Down on the field, there was one guy wearing a Yankee cap, though it wasn’t Robinson Cano or Mariano Rivera, but John Sexton, the university’s president, who officiated the ceremony, along with Martin Lipton, chairperson of the university’s board of trustees.

N.Y.U. bestowed honorary degrees on attorney David Boies, genome scientist Claire Marie Fraser, Afghan Museum Director Omara Khan Masoudi and film director Oliver Stone, who is an alumnus of N.Y.U.’s Tisch School of the Arts.

Boies, the renowned attorney and litigator, is the lead co-counsel in Hollingsworth v. Perry, the historic same-sex marriage civil rights case challenging Proposition 8 now before the Supreme Court. Boies addressed the graduates on behalf of the honorary degree recipients.

©NYU Photo Bureau: Hollenshead Each N.Y.U. school division — such as Tisch, Stern, Gallatin, Steinhardt, etc. — gets its own distinctive type of sticks to wave at commencement to show their school spirit.
©NYU Photo Bureau: Hollenshead
Each N.Y.U. school division — such as Tisch, Stern, Gallatin, Steinhardt, etc. — gets its own distinctive type of sticks to wave at commencement to show their school spirit.

Boies said these are “interesting times,” with L.G.B.T. civil rights and liberties being challenged. Sadly, he said, alluding to the recent bias attacks in New York City, there is still violence in the streets against gays. He said his hope is that in the future, the children of today’s graduates won’t have to ask why gay and lesbian couples can’t marry each other.

In addition, the 2013 N.Y.U. Presidential Medal was awarded to Edith Windsor, an N.Y.U. alumna and Greenwich Village resident who is the plaintiff in the fight against the Defense of Marriage Act, the other same-sex marriage case currently being considered by the Supreme Court.

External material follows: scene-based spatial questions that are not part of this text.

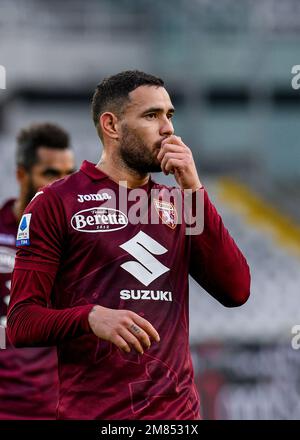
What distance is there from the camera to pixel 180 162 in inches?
158

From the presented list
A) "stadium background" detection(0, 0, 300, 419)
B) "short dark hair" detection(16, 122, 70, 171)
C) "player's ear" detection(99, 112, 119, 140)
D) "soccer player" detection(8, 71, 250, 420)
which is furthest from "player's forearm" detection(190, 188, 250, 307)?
"stadium background" detection(0, 0, 300, 419)

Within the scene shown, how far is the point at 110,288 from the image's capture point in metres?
4.05

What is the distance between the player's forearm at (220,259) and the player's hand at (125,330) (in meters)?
0.58

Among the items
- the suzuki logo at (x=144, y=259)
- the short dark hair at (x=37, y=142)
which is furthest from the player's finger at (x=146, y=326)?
the short dark hair at (x=37, y=142)

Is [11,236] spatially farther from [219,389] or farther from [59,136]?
[219,389]

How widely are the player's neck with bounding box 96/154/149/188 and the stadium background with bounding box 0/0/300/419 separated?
624 centimetres

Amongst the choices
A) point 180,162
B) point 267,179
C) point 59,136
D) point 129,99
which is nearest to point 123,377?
point 180,162

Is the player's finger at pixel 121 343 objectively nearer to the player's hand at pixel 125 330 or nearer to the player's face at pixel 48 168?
the player's hand at pixel 125 330

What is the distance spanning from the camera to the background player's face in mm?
6312

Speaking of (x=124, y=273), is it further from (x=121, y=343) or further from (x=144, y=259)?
(x=121, y=343)

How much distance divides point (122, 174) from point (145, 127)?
0.24m

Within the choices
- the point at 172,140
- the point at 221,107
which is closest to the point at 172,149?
the point at 172,140

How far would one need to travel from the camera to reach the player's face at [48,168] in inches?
249

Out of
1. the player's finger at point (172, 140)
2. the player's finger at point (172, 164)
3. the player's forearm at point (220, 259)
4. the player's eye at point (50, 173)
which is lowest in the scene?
the player's forearm at point (220, 259)
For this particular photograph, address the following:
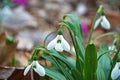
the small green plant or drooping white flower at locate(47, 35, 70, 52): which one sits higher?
drooping white flower at locate(47, 35, 70, 52)

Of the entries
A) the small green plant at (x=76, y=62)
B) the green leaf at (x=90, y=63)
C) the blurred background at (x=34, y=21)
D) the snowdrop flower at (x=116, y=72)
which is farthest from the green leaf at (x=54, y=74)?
the blurred background at (x=34, y=21)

Adressing the graduates, Sexton said, “The challenges that confront your generation — climate change and developing sustainable energy sources, political and religious extremism, poverty, to name just a few — may appear daunting and complex. They require men and women with a global outlook who are prepared to act with thoughtfulness, resolve and wisdom. But I am confident that the lessons you learned at N.Y.U. have given you the tools, the knowledge, and the critical thinking skills to take on these challenges and make the world a better place.”

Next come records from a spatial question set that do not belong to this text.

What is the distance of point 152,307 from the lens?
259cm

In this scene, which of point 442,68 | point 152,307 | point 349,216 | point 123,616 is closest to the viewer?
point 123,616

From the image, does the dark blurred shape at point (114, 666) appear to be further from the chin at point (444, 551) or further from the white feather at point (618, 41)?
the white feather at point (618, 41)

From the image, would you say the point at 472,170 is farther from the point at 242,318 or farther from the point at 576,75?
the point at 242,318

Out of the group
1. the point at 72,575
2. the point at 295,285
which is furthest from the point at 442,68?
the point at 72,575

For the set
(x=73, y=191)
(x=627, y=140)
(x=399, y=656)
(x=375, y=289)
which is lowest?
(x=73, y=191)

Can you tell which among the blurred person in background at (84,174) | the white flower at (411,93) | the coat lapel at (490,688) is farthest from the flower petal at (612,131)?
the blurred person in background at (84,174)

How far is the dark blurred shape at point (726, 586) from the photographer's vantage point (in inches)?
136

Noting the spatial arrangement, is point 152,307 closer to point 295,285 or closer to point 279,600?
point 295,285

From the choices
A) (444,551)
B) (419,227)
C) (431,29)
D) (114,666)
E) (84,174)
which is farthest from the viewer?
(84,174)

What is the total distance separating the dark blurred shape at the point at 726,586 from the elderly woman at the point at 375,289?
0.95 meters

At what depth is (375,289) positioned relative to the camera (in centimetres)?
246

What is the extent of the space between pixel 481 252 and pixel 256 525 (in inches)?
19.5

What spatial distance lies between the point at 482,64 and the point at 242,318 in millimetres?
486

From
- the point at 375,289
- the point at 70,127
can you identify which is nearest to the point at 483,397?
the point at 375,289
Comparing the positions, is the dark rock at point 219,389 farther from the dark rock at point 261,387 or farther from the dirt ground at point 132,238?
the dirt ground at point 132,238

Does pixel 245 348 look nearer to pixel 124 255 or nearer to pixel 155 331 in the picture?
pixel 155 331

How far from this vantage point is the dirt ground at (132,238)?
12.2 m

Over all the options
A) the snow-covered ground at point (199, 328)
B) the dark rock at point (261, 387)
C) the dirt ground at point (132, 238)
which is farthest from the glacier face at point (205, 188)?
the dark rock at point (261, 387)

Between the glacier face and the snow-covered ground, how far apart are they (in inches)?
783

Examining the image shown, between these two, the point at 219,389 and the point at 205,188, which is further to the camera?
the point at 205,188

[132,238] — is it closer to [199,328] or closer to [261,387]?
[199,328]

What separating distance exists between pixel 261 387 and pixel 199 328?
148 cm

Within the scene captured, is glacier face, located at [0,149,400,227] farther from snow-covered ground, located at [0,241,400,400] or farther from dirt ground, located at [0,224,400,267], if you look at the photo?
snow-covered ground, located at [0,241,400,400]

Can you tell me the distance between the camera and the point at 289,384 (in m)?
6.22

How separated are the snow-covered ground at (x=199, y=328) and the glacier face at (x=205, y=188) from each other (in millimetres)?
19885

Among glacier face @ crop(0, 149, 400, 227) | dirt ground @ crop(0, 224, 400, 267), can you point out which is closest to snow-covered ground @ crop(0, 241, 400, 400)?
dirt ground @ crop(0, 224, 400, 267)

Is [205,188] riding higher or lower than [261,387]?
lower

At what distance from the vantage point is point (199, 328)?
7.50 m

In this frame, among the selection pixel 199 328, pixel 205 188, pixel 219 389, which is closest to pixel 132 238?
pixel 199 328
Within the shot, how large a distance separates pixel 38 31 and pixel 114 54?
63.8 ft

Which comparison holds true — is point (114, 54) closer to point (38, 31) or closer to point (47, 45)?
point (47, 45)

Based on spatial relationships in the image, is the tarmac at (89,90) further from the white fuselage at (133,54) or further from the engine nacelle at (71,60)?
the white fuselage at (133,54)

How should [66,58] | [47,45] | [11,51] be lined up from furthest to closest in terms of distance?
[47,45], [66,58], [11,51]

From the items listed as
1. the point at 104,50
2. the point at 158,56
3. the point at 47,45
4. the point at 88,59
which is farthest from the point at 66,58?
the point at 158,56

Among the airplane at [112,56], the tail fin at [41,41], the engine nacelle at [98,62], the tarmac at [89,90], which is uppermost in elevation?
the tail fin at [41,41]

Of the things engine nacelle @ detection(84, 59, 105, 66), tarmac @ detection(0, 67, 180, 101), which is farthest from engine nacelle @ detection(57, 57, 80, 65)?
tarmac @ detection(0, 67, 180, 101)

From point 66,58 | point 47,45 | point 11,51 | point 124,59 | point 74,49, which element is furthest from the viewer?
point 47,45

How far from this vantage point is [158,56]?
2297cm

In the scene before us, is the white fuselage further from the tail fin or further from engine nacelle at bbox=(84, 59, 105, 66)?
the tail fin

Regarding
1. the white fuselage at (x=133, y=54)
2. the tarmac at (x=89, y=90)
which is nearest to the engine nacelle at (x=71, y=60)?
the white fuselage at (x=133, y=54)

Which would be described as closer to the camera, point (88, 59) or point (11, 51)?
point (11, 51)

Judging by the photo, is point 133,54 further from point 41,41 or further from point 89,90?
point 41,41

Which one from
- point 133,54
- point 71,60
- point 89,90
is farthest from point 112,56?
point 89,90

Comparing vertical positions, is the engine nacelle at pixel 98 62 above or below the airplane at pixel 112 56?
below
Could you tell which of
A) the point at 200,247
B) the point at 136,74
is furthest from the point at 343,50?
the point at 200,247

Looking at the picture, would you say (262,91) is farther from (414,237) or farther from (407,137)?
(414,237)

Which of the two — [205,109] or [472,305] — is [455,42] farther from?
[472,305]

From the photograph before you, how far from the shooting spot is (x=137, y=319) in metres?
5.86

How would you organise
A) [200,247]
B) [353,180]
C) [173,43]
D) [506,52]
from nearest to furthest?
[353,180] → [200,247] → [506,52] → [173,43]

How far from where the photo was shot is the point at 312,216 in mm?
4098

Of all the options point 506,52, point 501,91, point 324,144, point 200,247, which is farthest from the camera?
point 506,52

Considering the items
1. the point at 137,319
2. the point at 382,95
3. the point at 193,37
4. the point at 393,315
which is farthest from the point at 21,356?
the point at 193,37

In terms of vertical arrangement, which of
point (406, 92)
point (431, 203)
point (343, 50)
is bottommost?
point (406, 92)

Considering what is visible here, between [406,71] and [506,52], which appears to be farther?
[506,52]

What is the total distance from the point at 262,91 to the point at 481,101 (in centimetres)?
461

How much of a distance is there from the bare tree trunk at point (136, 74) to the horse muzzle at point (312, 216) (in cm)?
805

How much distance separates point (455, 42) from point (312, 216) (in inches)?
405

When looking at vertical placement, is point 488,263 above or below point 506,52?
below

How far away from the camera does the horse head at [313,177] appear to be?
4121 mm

However, the crowd reception for Sexton — particularly from faculty — seemed lukewarm.

The student speaker was Chelsea Garbell, who graduated summa cum laude from the Steinhardt School of Culture, Education and Human Development and was a national finalist for the prestigious Rhodes Scholarship. Garbell was founder and president of Bridges: Muslim Jewish Interfaith Dialogue @ N.Y.U., which encouraged communication, understanding and friendship among Jewish and Muslim students. Under her leadership, Jewish and Muslim students rebuilt tornado-damaged homes in Alabama and Missouri.

A highlight of the commencement was a video of the song “Diamond In The Sky” sung, shot and produced by N.Y.U. students.

©NYU Photo Bureau: Hollenshead Tisch School of the Arts graduates cheered as they received their diplomas. (One graduate from each N.Y.U. school ceremonially receives a diploma on behalf of all the graduates from that particular school.)
©NYU Photo Bureau: Hollenshead
Tisch School of the Arts graduates cheered as they received their diplomas. (One graduate from each N.Y.U. school ceremonially receives a diploma on behalf of all the graduates from that particular school.)